StrataScratch

Posted on Jan 28, 2022 • Originally published at stratascratch.com

Zillow Data Scientist Interview Question Walkthrough

#datascience #sql

We’ll closely examine one of the interesting Zillow data scientist interview questions and find a simple and flexible approach for solving this question.

This Zillow data scientist interview question can be solved in several ways, but we’ll cover one of the most simple and flexible solutions. Keep reading to discover an approach which can handle a variety of different datasets without accidentally leaving out important records!

As the most-visited real estate website in the United States, Zillow and its affiliates offer customers an on-demand experience for buying, selling, renting and financing with transparency and nearly seamless end-to-end service. Zillow Offers buys and sells homes directly in dozens of markets across the country, allowing sellers control over their timeline. Zillow Home Loans, our affiliate lender, provides our customers with an easy option to get pre-approved and secure financing for their next home purchase. Zillow recently launched Zillow Homes, Inc., a licensed brokerage entity, to streamline Zillow Offers transactions.

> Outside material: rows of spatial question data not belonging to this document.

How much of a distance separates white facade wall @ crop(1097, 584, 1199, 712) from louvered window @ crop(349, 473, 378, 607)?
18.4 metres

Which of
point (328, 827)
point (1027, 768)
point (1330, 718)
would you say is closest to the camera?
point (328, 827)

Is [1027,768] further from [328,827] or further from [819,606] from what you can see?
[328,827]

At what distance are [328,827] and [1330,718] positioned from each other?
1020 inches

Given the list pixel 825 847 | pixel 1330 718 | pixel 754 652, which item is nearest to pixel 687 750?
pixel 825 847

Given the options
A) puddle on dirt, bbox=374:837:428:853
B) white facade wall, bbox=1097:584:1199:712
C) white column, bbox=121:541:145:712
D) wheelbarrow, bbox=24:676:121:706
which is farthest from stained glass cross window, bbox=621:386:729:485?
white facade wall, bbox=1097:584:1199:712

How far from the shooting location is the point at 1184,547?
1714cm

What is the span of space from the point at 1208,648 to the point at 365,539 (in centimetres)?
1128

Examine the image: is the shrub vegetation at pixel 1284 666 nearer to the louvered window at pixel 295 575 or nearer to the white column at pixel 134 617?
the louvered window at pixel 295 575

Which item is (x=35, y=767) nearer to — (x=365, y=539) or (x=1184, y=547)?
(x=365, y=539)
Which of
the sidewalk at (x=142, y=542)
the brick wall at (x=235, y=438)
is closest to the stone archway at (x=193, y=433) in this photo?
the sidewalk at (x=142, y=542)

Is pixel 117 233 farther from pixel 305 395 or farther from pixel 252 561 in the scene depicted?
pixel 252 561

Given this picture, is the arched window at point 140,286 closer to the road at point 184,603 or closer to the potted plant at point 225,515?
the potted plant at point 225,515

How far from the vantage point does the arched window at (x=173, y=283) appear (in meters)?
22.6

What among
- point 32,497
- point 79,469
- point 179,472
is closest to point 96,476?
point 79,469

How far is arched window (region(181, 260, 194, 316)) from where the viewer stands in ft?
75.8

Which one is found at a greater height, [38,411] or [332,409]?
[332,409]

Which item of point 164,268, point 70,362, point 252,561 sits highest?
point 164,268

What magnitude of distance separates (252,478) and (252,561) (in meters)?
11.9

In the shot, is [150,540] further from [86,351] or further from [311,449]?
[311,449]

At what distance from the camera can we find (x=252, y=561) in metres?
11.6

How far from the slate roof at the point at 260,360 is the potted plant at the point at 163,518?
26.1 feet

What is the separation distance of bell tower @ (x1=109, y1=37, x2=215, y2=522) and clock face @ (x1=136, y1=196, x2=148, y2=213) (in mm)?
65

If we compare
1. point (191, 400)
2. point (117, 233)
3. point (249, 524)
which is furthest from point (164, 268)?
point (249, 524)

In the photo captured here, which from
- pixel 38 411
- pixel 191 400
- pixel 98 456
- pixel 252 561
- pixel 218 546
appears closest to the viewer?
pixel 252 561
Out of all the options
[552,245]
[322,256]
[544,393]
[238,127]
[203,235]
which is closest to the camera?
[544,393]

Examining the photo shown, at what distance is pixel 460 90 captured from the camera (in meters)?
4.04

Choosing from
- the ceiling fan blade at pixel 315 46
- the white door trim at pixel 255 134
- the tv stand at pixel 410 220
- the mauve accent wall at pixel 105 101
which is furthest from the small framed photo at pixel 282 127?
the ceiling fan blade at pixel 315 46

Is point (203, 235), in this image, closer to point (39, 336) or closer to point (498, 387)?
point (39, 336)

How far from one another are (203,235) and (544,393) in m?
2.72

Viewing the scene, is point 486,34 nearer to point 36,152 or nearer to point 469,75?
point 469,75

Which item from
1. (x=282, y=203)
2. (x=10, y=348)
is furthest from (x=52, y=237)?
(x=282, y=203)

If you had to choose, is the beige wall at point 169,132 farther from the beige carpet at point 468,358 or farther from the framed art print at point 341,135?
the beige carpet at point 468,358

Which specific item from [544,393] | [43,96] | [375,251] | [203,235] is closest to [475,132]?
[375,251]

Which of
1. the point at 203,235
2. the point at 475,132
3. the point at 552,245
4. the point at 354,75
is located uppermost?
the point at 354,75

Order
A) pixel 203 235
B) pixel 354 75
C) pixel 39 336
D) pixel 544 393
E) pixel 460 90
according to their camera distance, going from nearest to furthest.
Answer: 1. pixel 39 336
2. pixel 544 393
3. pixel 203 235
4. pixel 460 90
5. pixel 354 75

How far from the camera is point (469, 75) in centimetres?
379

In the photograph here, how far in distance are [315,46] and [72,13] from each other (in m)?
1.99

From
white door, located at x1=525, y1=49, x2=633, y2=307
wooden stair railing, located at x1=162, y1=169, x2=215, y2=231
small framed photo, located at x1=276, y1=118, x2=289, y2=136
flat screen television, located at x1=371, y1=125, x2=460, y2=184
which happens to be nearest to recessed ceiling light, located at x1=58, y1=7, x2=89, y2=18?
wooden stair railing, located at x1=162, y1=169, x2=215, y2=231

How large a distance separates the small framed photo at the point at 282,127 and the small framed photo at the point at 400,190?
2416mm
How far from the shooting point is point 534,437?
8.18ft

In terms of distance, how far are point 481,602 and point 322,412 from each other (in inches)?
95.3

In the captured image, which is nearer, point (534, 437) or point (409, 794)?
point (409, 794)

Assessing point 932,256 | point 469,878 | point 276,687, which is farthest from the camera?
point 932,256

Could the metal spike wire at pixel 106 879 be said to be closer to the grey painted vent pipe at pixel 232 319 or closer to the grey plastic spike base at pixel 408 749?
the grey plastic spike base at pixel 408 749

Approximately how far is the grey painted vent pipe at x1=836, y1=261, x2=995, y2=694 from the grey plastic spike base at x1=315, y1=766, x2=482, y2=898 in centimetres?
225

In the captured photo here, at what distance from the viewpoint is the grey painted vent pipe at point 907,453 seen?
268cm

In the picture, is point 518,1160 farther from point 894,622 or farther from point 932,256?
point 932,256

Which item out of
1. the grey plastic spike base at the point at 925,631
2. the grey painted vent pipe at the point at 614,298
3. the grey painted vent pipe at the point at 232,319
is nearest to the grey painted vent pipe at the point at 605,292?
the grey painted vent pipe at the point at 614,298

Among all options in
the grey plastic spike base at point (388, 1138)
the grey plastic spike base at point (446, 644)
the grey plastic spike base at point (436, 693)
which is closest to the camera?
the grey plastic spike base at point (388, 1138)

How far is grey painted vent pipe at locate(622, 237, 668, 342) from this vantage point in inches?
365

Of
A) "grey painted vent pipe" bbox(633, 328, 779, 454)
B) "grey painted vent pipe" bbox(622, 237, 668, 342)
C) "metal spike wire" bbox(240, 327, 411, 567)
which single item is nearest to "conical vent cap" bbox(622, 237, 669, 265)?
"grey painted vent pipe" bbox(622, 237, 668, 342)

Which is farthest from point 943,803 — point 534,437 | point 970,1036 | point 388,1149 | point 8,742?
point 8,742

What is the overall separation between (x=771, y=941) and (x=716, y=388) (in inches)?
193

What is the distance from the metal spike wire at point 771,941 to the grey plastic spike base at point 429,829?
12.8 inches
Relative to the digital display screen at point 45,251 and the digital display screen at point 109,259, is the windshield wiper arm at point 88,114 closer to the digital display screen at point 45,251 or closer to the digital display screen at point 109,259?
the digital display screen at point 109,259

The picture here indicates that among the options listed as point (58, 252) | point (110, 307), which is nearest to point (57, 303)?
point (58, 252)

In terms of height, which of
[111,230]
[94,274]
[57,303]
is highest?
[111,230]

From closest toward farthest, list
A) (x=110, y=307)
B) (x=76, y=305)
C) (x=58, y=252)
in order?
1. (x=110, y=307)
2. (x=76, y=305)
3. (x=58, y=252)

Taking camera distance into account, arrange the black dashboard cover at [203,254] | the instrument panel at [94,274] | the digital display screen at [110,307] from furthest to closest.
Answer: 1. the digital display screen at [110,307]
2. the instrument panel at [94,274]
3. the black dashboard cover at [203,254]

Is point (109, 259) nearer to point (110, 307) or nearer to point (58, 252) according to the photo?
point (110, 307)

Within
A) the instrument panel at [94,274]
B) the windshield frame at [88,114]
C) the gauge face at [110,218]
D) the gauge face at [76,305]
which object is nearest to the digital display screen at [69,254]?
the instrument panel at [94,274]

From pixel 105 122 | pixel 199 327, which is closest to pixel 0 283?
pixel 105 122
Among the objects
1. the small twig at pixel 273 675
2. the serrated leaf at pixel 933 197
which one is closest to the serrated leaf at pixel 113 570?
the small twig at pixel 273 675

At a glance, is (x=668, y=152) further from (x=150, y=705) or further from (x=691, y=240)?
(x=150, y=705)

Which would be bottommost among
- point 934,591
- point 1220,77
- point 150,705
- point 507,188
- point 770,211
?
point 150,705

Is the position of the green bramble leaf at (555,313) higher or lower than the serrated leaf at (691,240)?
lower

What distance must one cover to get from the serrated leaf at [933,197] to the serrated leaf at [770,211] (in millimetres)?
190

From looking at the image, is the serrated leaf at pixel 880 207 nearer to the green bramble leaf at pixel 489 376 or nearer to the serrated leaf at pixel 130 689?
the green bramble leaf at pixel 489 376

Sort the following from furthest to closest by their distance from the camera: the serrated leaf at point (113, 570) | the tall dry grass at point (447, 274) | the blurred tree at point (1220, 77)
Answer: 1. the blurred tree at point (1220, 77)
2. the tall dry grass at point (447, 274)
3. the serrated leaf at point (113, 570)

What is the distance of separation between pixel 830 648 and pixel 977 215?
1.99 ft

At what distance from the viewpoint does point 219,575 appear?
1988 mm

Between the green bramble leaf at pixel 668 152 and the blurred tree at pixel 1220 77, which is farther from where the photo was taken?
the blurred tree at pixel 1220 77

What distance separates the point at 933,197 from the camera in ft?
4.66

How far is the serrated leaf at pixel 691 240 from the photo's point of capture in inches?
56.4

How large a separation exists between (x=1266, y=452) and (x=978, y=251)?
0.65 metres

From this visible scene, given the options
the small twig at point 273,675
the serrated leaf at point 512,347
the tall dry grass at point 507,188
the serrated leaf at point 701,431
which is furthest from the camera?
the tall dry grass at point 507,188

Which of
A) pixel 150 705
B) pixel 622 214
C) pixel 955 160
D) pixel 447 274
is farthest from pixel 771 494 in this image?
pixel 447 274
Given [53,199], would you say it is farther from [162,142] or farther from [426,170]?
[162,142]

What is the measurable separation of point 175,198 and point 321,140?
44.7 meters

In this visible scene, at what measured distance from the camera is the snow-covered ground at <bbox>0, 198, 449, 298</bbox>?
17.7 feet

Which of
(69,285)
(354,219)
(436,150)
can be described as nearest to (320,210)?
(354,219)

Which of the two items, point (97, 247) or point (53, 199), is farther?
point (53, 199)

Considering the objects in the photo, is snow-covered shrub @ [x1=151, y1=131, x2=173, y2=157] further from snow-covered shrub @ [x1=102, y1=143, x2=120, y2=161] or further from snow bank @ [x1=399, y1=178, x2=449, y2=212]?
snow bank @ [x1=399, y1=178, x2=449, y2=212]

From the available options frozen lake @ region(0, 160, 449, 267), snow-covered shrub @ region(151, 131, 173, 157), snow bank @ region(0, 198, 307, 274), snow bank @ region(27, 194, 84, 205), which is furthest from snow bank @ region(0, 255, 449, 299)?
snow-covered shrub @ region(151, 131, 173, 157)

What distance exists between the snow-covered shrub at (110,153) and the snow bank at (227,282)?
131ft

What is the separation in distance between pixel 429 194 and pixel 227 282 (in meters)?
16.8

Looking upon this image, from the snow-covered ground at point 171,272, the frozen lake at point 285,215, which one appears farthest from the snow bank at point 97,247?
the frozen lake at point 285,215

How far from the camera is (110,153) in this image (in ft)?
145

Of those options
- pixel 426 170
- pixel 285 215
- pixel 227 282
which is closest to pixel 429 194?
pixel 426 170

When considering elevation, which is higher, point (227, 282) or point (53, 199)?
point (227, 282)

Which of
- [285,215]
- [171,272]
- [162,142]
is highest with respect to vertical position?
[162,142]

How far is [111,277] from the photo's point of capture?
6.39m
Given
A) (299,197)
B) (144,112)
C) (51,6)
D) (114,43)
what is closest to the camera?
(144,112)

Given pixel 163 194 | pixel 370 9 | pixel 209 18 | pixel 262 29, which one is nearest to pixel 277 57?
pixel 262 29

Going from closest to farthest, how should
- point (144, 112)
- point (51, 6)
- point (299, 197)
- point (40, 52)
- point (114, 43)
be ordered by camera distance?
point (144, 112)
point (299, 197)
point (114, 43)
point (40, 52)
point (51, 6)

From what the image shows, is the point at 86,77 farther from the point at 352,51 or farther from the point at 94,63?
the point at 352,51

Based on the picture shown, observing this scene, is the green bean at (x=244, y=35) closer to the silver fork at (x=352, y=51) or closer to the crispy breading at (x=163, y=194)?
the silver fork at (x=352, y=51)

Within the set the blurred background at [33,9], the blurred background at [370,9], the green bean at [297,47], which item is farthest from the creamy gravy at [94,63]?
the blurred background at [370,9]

Data Scientist Position at Zillow

Data Scientist Positions at Zillow typically work for the Data Science & Analytics team. As a member of the Analytics team at Zillow, you will partner closely with stakeholders to model, analyze, and visualize business relevant metrics which inform both short and long term decision-making. This role will be responsible for advancing Zillow’s reporting practice to develop source-of-truth datasets and maintaining their Looker instance.

This team collaborates with Data Engineering to turn data into information – and information into insight. It works with datasets as small as an Excel spreadsheet and as large as raw clickstream data. It’s responsible for production reporting, analysis, causal inference, and forecasting. This team works closely with Product Managers, Marketing, and Engineering to deliver critical information and insights that drive decision making.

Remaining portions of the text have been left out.